Speech Framework — Live Transcription: Building Voice-Controlled Features


You have shipped a search bar, a text field, and maybe a chatbot — but your users keep asking for voice input. Apple has had on-device speech recognition since iOS 10, yet most teams still treat it as a black box they will “get to later.” The Speech framework is more capable than you think, and once you see word-level timestamps and alternative transcriptions in action, you will wonder why you waited.

This post covers SFSpeechRecognizer end-to-end: authorization, live audio recognition with AVAudioEngine, on-device versus server-based modes, word-level timing data, and alternative interpretations.
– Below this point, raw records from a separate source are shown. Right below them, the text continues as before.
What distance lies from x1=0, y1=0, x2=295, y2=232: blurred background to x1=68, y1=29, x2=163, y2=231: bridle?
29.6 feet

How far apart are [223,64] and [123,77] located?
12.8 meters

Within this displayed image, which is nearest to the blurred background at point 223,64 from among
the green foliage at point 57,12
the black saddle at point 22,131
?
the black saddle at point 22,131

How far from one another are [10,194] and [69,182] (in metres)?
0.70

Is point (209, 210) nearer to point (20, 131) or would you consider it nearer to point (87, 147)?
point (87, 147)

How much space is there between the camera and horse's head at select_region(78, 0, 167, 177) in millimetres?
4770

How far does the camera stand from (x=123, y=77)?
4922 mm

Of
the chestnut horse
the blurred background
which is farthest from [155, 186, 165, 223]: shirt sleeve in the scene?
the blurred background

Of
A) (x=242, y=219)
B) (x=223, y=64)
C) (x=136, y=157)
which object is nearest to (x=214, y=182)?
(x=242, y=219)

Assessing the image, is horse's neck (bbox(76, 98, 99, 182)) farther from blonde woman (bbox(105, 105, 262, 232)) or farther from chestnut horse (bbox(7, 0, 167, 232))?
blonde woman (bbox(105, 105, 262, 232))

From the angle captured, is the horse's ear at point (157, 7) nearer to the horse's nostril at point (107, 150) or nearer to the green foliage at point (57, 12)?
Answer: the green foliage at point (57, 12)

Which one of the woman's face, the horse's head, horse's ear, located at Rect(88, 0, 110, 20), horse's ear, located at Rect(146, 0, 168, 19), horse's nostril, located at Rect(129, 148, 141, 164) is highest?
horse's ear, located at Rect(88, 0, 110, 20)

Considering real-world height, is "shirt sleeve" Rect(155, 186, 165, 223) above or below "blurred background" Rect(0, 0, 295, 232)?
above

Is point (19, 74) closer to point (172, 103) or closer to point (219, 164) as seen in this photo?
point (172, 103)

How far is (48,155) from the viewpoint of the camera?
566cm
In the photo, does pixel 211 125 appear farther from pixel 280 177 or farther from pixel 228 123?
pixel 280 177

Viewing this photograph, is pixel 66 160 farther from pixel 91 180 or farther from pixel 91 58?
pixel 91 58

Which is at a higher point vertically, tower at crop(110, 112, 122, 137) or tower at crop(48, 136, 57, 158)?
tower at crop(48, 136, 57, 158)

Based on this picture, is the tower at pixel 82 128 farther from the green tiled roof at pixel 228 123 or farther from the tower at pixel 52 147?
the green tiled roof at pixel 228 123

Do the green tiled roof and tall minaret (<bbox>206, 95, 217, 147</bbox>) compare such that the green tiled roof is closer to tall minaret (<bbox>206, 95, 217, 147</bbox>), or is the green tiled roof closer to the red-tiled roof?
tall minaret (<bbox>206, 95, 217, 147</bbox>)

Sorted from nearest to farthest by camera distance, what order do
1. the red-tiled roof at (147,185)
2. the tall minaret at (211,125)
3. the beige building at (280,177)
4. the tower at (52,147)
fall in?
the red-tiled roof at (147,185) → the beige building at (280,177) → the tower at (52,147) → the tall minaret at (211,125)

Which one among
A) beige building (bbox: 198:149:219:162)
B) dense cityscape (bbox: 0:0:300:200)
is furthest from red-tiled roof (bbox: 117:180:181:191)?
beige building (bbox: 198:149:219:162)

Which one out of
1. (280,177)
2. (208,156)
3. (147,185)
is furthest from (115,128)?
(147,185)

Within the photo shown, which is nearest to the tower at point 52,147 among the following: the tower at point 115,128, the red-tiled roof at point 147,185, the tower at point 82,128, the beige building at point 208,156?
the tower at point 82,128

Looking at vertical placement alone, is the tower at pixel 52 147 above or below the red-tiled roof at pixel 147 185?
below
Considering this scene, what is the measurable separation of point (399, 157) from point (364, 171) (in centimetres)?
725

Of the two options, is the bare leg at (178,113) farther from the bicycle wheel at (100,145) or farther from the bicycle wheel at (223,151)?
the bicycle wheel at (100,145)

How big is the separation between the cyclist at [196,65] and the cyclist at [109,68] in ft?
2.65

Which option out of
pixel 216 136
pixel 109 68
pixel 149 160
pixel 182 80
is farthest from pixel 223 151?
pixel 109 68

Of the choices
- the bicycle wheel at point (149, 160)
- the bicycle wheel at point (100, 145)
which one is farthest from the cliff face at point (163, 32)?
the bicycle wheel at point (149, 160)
We will not cover AVSpeechSynthesizer (text-to-speech) or the Natural Language framework’s text analysis pipeline — those deserve their own posts.

Contents

The Problem

Imagine you are building a movie trivia app. Players shout character names — “Woody!”, “Buzz Lightyear!”, “Dory!” — and the app needs to match their answers in real time. A text field kills the momentum. You need live audio transcription that streams partial results as the player speaks, gives you word-level timing for scoring, and works reliably even when the device is offline.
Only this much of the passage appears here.